Getting the relevant files to the vRNI Platform Appliance

As per, vRNI requires the full certificate chain with private key, both base64 encoded PEM format. This means we are looking at the vrni-01a.key and vrni-01a.2.chain.pem files. Now, vRNI was acquired from a company called Arkin, so the appliance interface and CLI is a bit different from other SDDC components. We can’t SCP the files directly to the appliance. Instead we have to put the files on a Linux host and use the  custom-cert copy command directly from the vRNI CLI. If you don’t have a Linux host at your disposal, you could put them on one of your ESXi hosts (thanks for the tip @wessieloerus! See his original blogpost here by the way!).

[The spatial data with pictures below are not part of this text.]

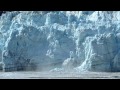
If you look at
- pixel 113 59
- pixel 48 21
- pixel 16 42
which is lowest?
pixel 113 59

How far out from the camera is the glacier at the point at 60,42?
24.5 feet

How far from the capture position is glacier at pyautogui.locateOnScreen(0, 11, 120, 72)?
7.46m

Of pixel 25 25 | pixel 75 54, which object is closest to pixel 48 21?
pixel 25 25

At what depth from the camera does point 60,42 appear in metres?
7.98

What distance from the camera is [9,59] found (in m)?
7.67
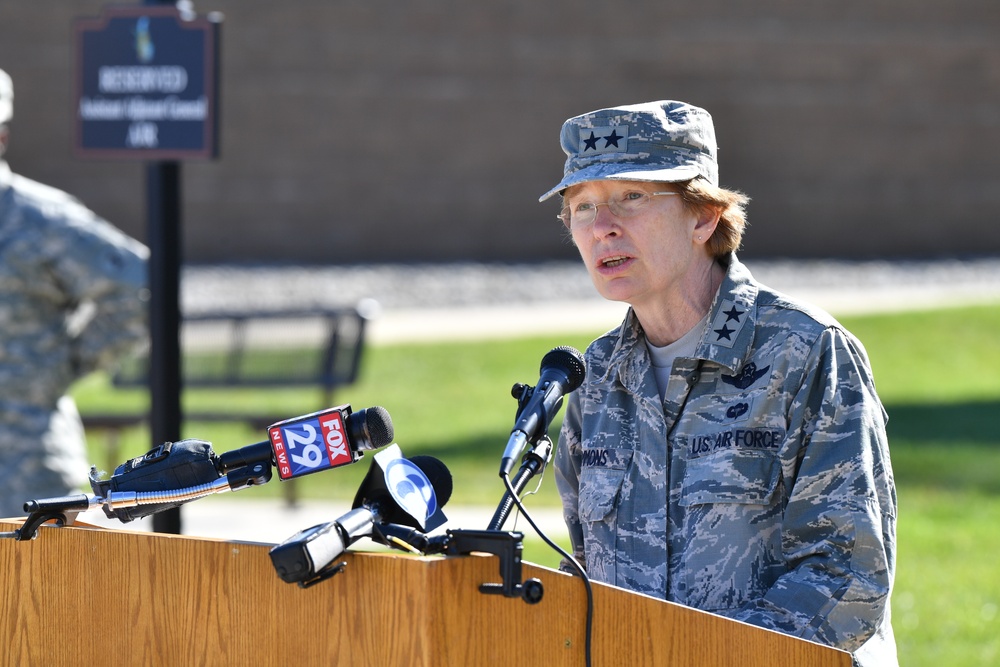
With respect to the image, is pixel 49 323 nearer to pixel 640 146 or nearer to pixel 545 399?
pixel 640 146

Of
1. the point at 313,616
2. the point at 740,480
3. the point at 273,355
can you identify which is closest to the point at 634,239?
the point at 740,480

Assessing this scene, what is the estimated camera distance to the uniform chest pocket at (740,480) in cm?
271

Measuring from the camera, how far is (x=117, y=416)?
9383 mm

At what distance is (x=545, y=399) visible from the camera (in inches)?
96.0

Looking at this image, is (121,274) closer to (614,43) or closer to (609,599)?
(609,599)

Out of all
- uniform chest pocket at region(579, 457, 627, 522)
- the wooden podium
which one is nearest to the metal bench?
uniform chest pocket at region(579, 457, 627, 522)

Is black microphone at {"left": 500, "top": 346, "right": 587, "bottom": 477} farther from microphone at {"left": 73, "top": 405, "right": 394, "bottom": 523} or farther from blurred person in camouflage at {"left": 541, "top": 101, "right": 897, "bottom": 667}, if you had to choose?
blurred person in camouflage at {"left": 541, "top": 101, "right": 897, "bottom": 667}

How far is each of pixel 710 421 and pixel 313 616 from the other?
107 centimetres

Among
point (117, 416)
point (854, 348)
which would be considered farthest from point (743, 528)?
point (117, 416)

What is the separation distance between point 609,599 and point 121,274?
3.29 meters

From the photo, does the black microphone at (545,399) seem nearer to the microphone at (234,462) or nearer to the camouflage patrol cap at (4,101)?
the microphone at (234,462)

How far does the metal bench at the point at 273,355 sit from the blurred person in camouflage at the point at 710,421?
7.22m

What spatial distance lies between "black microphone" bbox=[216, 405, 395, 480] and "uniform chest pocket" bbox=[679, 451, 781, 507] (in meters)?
0.81

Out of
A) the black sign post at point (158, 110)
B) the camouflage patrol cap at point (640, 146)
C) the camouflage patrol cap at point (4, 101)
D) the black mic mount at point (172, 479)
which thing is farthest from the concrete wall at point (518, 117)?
the black mic mount at point (172, 479)
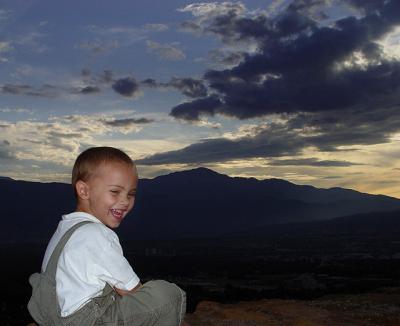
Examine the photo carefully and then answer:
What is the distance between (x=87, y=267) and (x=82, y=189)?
626 millimetres

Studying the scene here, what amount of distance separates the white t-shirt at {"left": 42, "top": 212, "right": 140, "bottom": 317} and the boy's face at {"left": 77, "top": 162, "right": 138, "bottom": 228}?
0.32m

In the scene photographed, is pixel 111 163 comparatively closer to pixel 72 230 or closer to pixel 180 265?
pixel 72 230

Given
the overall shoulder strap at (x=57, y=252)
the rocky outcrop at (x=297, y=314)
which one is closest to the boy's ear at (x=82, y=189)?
the overall shoulder strap at (x=57, y=252)

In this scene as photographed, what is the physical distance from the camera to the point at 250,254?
125m

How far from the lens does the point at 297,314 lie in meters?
10.5

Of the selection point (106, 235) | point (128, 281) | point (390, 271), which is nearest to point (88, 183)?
point (106, 235)

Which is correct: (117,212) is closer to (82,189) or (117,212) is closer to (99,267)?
(82,189)

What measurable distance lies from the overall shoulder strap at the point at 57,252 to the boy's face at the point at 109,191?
0.87 feet

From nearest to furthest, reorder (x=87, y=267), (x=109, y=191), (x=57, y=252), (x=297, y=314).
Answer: (x=87, y=267) < (x=57, y=252) < (x=109, y=191) < (x=297, y=314)

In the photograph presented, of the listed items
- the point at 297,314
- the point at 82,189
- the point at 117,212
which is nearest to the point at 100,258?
the point at 117,212

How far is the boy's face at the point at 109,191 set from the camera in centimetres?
327

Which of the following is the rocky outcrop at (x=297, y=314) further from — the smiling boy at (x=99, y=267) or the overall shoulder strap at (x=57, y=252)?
the overall shoulder strap at (x=57, y=252)

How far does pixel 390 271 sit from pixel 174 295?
254 ft

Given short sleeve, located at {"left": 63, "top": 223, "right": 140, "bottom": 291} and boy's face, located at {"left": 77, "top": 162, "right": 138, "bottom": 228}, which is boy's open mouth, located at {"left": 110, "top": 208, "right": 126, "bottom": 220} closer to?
boy's face, located at {"left": 77, "top": 162, "right": 138, "bottom": 228}
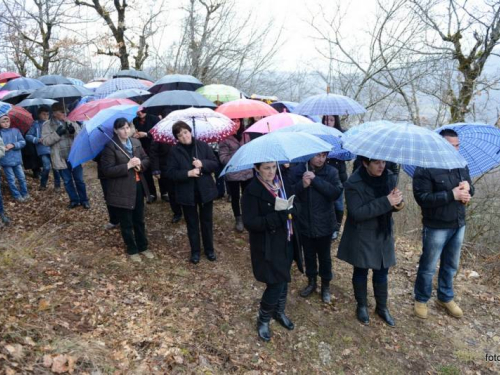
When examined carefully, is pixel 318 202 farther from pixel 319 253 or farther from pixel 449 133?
pixel 449 133

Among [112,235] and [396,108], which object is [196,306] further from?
[396,108]

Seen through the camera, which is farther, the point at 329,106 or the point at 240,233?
the point at 240,233

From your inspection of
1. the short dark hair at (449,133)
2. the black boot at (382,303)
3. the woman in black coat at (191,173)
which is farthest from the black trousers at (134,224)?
the short dark hair at (449,133)

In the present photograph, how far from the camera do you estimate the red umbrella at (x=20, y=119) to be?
6.25m

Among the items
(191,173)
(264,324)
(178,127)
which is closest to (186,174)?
(191,173)

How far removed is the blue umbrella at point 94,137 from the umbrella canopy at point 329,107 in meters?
2.95

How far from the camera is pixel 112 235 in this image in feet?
18.2

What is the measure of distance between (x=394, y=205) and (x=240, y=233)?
11.0 ft

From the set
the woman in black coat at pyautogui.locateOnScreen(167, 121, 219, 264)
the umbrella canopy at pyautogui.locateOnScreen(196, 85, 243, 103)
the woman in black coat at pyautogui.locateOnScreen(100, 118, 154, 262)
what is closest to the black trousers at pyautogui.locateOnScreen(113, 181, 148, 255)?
the woman in black coat at pyautogui.locateOnScreen(100, 118, 154, 262)

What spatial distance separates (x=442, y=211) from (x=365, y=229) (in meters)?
0.93

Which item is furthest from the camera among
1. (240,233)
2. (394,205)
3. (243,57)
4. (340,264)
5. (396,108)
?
(243,57)

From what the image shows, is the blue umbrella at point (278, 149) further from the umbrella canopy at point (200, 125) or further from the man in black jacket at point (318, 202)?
the umbrella canopy at point (200, 125)

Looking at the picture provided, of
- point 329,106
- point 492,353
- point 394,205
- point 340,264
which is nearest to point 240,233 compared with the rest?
point 340,264

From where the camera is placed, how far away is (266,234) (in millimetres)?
3211
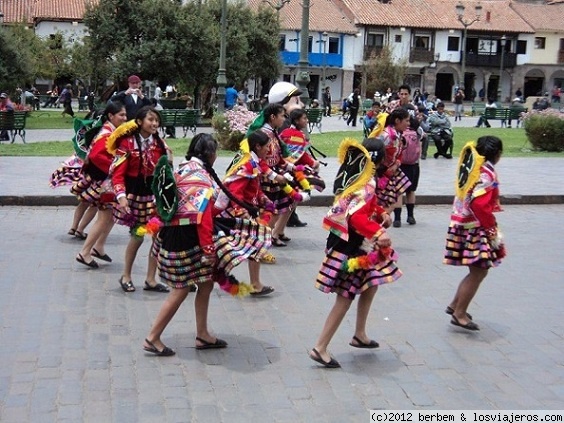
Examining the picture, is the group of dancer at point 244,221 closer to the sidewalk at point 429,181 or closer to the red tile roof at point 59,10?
the sidewalk at point 429,181

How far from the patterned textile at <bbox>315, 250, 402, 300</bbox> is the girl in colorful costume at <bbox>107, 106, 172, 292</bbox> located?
221 cm

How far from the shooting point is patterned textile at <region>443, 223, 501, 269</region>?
22.5 ft

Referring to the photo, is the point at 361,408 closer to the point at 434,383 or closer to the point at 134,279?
the point at 434,383

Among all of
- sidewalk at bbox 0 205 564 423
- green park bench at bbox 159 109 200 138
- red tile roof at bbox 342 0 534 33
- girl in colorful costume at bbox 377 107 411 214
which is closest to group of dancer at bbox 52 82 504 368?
sidewalk at bbox 0 205 564 423

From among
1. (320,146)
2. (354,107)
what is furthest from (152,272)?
(354,107)

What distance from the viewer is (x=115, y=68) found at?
35781 mm

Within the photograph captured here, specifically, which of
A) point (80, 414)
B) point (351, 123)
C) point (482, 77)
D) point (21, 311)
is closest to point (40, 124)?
point (351, 123)

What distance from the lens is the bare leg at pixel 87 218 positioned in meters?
10.2

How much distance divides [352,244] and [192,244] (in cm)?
109

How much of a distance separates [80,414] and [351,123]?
33316 mm

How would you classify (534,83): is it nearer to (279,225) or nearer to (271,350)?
(279,225)

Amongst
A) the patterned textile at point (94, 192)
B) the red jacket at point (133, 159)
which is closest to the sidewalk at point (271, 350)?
the patterned textile at point (94, 192)

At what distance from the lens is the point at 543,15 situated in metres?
74.7

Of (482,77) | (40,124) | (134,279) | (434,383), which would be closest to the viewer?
(434,383)
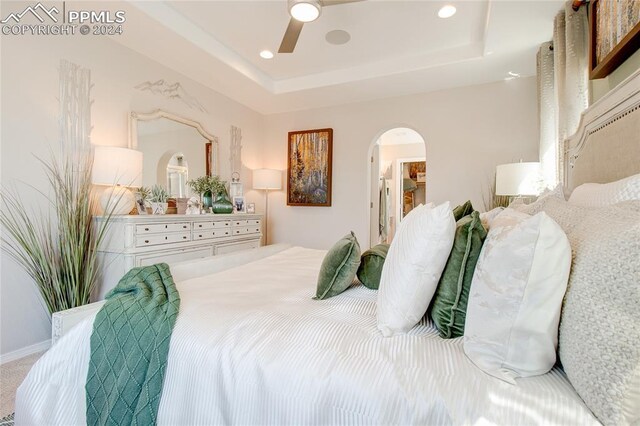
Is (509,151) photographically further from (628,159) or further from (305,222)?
(305,222)

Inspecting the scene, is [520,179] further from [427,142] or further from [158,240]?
[158,240]

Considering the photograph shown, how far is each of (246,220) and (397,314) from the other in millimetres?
2948

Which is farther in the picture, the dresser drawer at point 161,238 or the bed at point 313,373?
the dresser drawer at point 161,238

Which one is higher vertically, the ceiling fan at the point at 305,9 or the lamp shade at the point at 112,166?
the ceiling fan at the point at 305,9

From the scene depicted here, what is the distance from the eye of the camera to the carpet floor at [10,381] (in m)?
1.52

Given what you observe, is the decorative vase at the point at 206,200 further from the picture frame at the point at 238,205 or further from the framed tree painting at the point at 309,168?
the framed tree painting at the point at 309,168

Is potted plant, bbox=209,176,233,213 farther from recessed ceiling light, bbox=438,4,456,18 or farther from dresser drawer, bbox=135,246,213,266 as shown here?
recessed ceiling light, bbox=438,4,456,18

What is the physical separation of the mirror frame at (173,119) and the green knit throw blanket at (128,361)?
2228 millimetres

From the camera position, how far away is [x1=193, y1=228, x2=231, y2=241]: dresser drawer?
9.80 ft

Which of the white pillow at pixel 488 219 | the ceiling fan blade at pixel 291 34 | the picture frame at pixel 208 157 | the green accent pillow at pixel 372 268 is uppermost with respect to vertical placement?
the ceiling fan blade at pixel 291 34

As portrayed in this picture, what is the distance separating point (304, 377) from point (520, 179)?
2482mm

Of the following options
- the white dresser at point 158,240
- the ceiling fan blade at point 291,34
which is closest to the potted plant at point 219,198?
the white dresser at point 158,240

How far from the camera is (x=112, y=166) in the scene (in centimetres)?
238

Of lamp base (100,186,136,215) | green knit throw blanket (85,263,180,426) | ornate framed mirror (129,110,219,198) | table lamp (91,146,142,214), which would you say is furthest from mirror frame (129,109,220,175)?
green knit throw blanket (85,263,180,426)
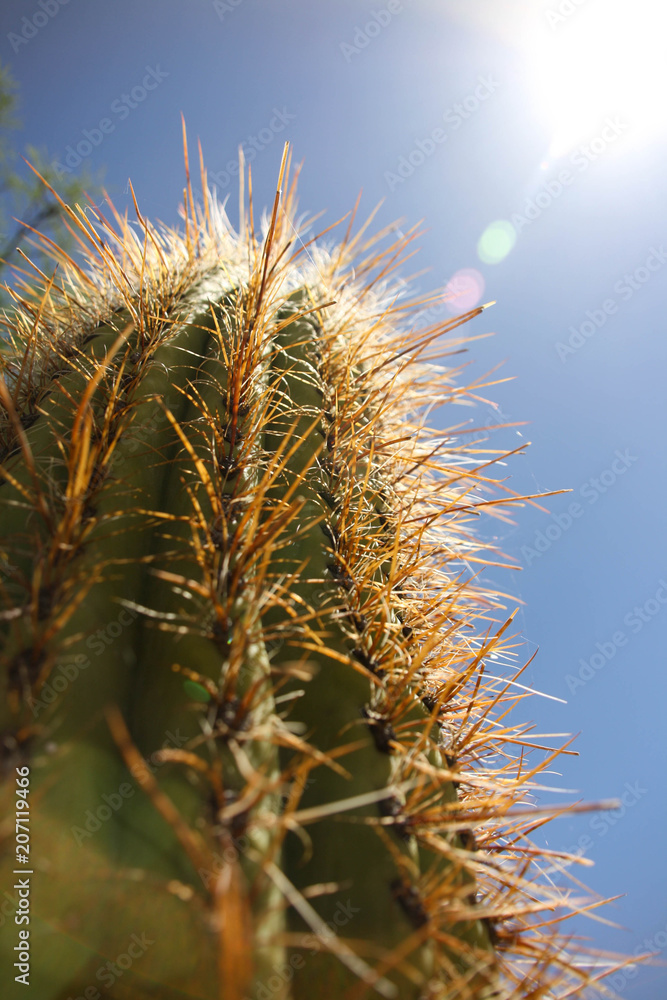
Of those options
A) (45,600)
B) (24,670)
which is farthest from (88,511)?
(24,670)

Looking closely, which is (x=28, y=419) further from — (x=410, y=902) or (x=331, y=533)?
(x=410, y=902)

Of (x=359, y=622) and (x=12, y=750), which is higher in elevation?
(x=359, y=622)

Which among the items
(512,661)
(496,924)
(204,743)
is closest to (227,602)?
(204,743)

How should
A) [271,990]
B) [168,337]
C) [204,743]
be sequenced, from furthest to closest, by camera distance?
[168,337] → [204,743] → [271,990]

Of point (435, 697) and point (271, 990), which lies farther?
point (435, 697)

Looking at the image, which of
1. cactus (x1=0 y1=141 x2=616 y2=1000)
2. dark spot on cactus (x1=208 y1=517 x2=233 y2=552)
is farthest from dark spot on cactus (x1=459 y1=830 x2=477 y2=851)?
dark spot on cactus (x1=208 y1=517 x2=233 y2=552)

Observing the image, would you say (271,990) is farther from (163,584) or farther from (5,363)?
(5,363)

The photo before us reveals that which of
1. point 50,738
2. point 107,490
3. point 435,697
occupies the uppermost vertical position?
point 435,697
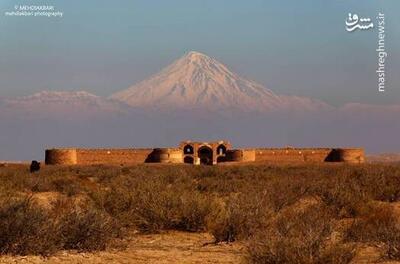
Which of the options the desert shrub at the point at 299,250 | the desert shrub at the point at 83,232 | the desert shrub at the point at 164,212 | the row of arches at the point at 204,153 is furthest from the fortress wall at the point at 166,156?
the desert shrub at the point at 299,250

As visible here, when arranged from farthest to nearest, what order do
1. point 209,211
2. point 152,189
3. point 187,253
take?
point 152,189, point 209,211, point 187,253

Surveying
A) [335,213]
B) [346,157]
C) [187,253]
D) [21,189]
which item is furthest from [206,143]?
[187,253]

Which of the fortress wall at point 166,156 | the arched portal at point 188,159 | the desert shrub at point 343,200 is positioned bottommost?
the desert shrub at point 343,200

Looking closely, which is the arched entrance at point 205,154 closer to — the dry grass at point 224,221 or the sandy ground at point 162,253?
the dry grass at point 224,221

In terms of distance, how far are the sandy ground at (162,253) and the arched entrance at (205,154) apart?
203ft

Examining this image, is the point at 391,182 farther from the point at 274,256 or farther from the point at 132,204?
the point at 274,256

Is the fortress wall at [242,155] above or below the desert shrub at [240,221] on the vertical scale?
above

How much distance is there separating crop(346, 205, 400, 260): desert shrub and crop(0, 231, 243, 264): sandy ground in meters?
1.99

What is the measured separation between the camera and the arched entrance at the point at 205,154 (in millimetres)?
74812

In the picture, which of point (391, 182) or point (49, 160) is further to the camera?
point (49, 160)

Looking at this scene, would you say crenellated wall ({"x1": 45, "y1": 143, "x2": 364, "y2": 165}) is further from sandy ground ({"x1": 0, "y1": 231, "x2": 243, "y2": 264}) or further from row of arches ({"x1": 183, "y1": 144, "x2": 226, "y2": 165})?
sandy ground ({"x1": 0, "y1": 231, "x2": 243, "y2": 264})

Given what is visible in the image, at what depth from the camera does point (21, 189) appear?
76.3ft

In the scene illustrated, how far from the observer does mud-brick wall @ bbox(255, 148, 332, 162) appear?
68.8 metres

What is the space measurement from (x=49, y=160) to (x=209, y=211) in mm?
58676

Installing the new certificate

In my homelab, I took the following steps:

  1. I copied the files vrni-01a.2.chain.pem and vrni-01a.key to the /tmp folder of ESXi host esxi-01a
  2. I renamed the files to vrni.crt and vrni.key
  3. Logged into the vRNI CLI, I first removed the current SSL certificate: custom-cert remove
  4. I then copied the files using the commands
    • custom-cert copy –host esxi-01a –user root –port 22 –path /tmp/vrni.crt
    • custom-cert copy –host esxi-01a –user root –port 22 –path /tmp/vrni.keySSL Copy
    • I then applied the new SSL certificate using the custom-cert apply command. After a few moments, the new SSL was successfully applied and my HTTPS connection is secure!vRNI HTTPS



2 thoughts on “Using CertGenVVD to install a custom SSL certificate on vRealize Network Insight (vRNI)”

  • 1
    Rutger Blom (@rutgerblom) on March 18, 2019 Reply

    Thanks Jeffrey. This just saved me some valuable time.

  • 2
    DCLacoste on August 15, 2019 Reply

    Can you get by with vrni-01a.3.pem for the crt file (cert and chain)? The key is already in the key file?

    Cool post about this cert tool, will definitely look into using for my labs.